(Reading text begins)

Zebra Technologies Corp. ZBRA
Zebra's hardware growth is stalling, its accounting and governance are riddled with red flags, and a sum-of-parts valuation implies 65-80% downside to $63-$110 per share.
Thesis
Spruce Point opens a 'Strong Sell' on Zebra Technologies (NASDAQ: ZBRA) after a forensic review of the barcode/RFID/mobile-computing maker. Hardware, 80% of revenue, has grown just 1.3% annually 2019-23 even with COVID price hikes and M&A, while eight acquisitions totaling $2.1bn (Fetch Robotics, Antuit.ai, Matrox) have underperformed and doubled leverage to 2.7x. Services and software margins sit ~20 points below the 73.2% SaaS peer average. Spruce Point flags accounting red flags — a CAO 'comfortable in gray areas' whose CPA lapsed in 2003, repeated segment reshuffling of declining-margin businesses, A/R factoring misclassified, and cash earnings ~20% below GAAP. Governance looks entrenched: 50% of directors have served over a decade, the Board met only five times in 2023, and outgoing CEO Gustafsson collected a $9m one-year-vest grant. Sum-of-parts implies $62.90-$110.00 per share, 65-80% below the $315 quote.
SCQA
Zebra Technologies is a ~$18bn enterprise-value barcode, printer, RFID and mobile-computing vendor, 80% hardware and 20% services/software, trading at ~$315 on a rerated multiple after a COVID-era boom and eight levered acquisitions.
Core hardware growth has flatlined at 1.3% per year, acquisitions are failing, segments have been reshuffled multiple times, a CAO 'comfortable in gray areas' oversees reporting, and insider ownership has collapsed from 6.5% to 1%.
Short ZBRA. Spruce Point argues the multiple should derate toward peer averages on a sum-of-parts basis, with investors pushing for Board refresh, disciplined disclosure and a halt to levered M&A.

(Reading text ends)
(Given records begins)

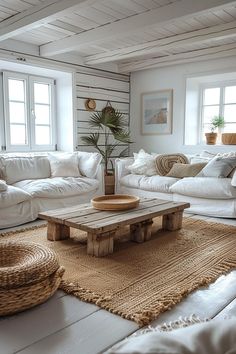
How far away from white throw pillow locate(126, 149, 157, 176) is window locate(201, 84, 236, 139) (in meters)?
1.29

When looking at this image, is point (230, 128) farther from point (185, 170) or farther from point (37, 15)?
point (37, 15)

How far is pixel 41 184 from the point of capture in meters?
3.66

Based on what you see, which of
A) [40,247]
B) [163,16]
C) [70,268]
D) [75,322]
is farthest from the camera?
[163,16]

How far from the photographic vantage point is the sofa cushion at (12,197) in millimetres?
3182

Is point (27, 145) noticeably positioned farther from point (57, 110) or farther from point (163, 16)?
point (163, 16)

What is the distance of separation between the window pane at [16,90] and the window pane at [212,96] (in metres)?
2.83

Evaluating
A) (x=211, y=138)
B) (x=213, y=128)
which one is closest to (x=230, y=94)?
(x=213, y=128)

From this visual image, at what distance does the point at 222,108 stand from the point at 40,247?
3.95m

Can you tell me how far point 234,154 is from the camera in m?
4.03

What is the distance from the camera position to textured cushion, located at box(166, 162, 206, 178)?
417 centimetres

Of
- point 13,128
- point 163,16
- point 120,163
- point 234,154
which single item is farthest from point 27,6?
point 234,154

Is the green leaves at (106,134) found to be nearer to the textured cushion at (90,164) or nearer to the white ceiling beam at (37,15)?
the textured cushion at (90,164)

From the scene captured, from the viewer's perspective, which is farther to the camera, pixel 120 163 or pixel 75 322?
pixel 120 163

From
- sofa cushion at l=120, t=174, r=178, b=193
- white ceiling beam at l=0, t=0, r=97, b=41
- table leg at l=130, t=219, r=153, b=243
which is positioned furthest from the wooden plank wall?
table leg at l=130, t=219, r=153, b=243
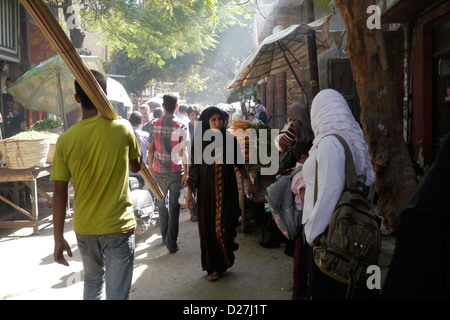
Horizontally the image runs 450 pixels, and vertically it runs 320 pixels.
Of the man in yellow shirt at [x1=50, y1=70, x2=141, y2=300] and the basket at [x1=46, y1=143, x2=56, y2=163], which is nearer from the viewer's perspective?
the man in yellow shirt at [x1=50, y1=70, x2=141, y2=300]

(Given records ends)

Exercise:
Continue the short-selling report on Zebra Technologies, starting immediately after its final sentence.

Result:
A sum-of-parts valuation yields a $62.90-$110.00 share price range versus ~$315 today, implying 65-80% downside risk across low, moderate and base-case multiple scenarios.
The three reasons
- 1
Core hardware revenue grew just 1.3% per year 2019-23 despite COVID tailwinds and M&A
- 2
CAO openly operates in 'gray areas'; segments reshuffled, inventory bloated, license lapsed since 2003
- 3
Sum-of-parts implies $62.90-$110.00 share price vs. ~$315 — 65-80% downside
Primary demands
- Short ZBRA common stock; Spruce Point rates it a Strong Sell
- Refresh the Board — 50% of directors have been entrenched for over a decade
- Investors should scrutinize accounting, segment reclassifications and inventory practices
- Reassess valuation multiple against sum-of-parts estimate
KPIs cited
Pattern membership
Precedents cited
- NCR short call (April 2015) — Spruce Point's own track record
- iRobot short call (March 2019) — Spruce Point's own track record
- Perdoceo / Career Education Corp. inflated-enrollment settlement (context for CAO)
- Juniper Networks financial restatement (context for new Audit Committee member)
- Dycom Industries shareholder class action (context for Gustafsson)
Composition what's on the 109 slides
Slide gallery ·
Notes
Classic Spruce Point short report: safari-themed cover (lions/hyenas circling a zebra), 'Does A Zebra Change Its Stripes?' tagline. Strong narrative architecture — 14 red-flag summary, track-record anchor (NCR/iRobot), CEO quote contradictions, segment-reshuffling callout, ownership-drain chart, omitted-slide before/after, dense sum-of-parts scenario table. No named human author; attributed only to 'Spruce Point Capital Management'. No stake disclosed (short positions only). Signature Spruce Point template: teal/grey bands, yellow-highlighted abstract boxes, red/yellow callouts over company screenshots.